Thucydides. The history of the Peloponnesian War, Volume 1-2. Dale, Henry, translator. London: Heinemann and Henry G. Bohn, 1851-1852.

Now it was settled originally in the following manner, and these were all the nations that occupied it. The earliest people said to have lived in any part of the country are the Cyclopes and Laestrygones; with regard to whom, I can neither tell their race, nor whence they came into it, nor whither they departed out of it: but let that suffice which has been said by the poets, and which every body in any way knows of them.

The Sicanians appear to have been the first who settled in it after them; indeed, as they themselves assert, even before them, as being the aboriginal population; but as the truth is found to be, they were Iberians, and were driven from the river Sicanus, in Theria, by the Ligurians. And it was from them that the island was at that time called Sicania, having previously been called Trinacria; and still, even to this day, they inhabit Sicily in its western districts.

But on the capture of Troy, some of the Trojans, having escaped the Greeks, came in vessels to Sicily, and having settled in the neighbourhood of the Sicanians, they were all together called Elymi, and their cities, Eryx and Segesta. There were also settled with them some of the Phocians, who, while returning from Troy, were carried by a tempest, first to Libya, and then from that country to Sicily.

The Sicels, again, went over into Sicily from Italy, (for it was there that they used to live,) while flying from some Opicans; crossing on rafts, (as is probable, and reported to have been the case,) having watched an opportunity for the passage, when the wind [*]( Or, set steadily in that direction, i. e. was favourable) set down the strait; or, perhaps, having sailed to it in some other way. Even to this day there are still Sicels in Italy; and it was in this way that the country was called Italy, after Italus, a king of the Sicels who had that name.

Having gone, then, to Sicily with a great host, and being victorious in battle over the Sicanians, they compelled them to remove to the southern and western parts of it, and caused the island to be called Sicily, instead of Sicania, and occupied the best parts of the land; having held them, after they crossed over, nearly three hundred years before any Greeks came into Sicily; and still, even to this day, they retain the central and northern parts of the island.

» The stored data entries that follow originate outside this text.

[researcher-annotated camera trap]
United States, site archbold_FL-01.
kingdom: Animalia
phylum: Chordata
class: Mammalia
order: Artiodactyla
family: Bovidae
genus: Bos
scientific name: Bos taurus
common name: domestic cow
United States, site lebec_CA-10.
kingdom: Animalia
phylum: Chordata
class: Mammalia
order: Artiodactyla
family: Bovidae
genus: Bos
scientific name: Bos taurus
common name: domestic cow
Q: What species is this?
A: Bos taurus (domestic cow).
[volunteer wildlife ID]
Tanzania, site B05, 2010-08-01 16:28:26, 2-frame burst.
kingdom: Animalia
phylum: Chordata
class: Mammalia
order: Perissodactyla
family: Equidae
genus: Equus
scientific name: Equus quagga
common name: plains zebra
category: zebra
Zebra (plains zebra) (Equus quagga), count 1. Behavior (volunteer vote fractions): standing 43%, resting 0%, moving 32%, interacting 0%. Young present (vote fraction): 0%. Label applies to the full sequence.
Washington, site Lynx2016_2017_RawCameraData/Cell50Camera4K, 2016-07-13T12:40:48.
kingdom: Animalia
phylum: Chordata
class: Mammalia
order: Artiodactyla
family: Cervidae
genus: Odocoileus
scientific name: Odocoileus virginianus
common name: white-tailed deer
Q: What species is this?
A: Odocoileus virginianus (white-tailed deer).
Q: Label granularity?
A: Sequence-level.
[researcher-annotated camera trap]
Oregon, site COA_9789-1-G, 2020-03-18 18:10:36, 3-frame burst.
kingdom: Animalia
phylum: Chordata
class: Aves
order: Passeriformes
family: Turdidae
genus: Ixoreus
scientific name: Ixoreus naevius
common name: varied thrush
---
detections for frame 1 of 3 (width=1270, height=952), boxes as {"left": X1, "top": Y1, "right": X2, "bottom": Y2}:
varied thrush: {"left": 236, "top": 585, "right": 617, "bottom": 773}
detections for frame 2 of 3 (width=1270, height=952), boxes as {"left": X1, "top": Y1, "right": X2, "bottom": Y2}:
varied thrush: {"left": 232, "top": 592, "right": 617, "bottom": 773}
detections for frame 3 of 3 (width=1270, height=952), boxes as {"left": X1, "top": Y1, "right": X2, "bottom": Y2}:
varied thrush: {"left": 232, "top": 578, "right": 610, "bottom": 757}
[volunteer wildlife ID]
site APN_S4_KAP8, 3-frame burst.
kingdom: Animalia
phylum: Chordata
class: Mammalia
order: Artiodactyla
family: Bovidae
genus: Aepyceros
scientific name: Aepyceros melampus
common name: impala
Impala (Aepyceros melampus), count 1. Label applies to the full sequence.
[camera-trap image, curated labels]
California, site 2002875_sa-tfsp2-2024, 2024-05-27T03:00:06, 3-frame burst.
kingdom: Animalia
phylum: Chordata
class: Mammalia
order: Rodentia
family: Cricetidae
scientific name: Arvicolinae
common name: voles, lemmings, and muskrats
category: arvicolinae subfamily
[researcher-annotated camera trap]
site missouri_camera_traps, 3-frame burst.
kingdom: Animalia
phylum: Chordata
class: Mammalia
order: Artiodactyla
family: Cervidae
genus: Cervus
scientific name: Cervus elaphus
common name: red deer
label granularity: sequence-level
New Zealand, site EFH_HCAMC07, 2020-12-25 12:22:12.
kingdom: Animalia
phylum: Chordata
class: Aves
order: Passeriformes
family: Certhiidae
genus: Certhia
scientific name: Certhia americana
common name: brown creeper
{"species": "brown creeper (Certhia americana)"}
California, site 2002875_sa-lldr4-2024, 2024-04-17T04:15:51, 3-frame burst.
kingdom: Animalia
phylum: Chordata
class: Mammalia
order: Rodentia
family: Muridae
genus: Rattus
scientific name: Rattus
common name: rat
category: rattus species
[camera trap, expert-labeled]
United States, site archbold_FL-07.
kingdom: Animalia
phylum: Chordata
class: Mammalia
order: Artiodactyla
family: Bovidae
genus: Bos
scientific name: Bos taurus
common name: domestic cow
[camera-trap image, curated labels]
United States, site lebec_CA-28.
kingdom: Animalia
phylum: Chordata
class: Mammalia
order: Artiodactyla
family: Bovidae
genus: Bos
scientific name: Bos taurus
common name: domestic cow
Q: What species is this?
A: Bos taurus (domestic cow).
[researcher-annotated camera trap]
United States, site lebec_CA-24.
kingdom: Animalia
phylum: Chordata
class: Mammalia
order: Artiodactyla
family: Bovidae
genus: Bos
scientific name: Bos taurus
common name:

There were also Phoenicians living [*]( Or, as Poppo explains it, all about the whole island. But the words immediately following are in favour of the other interpretation. Compare ch. 85. 2, καίπερ νησιώτας ὄντας καὶ εὐλήπτους, διότι ἐν χωρίοις ἐπικαίροις εἰσὶ περὶ τὴν πελοπόννησον.) around the whole of Sicily, having occupied promontories on the sea-coast, and the small islands adjacent, for purposes of trading with the Sicels: but after the Greeks sailed to it in great numbers by sea, in addition to those already there, they evacuated the greater part of them, and lived in Motya, Solois, and Panormus, near the Elymi, having united with them, both from confidence in their alliance, and because from that quarter the voyage from Sicily to Carthage is shortest. As regards barbarians, then, so many of them were there that inhabited Sicily, and in such a manner.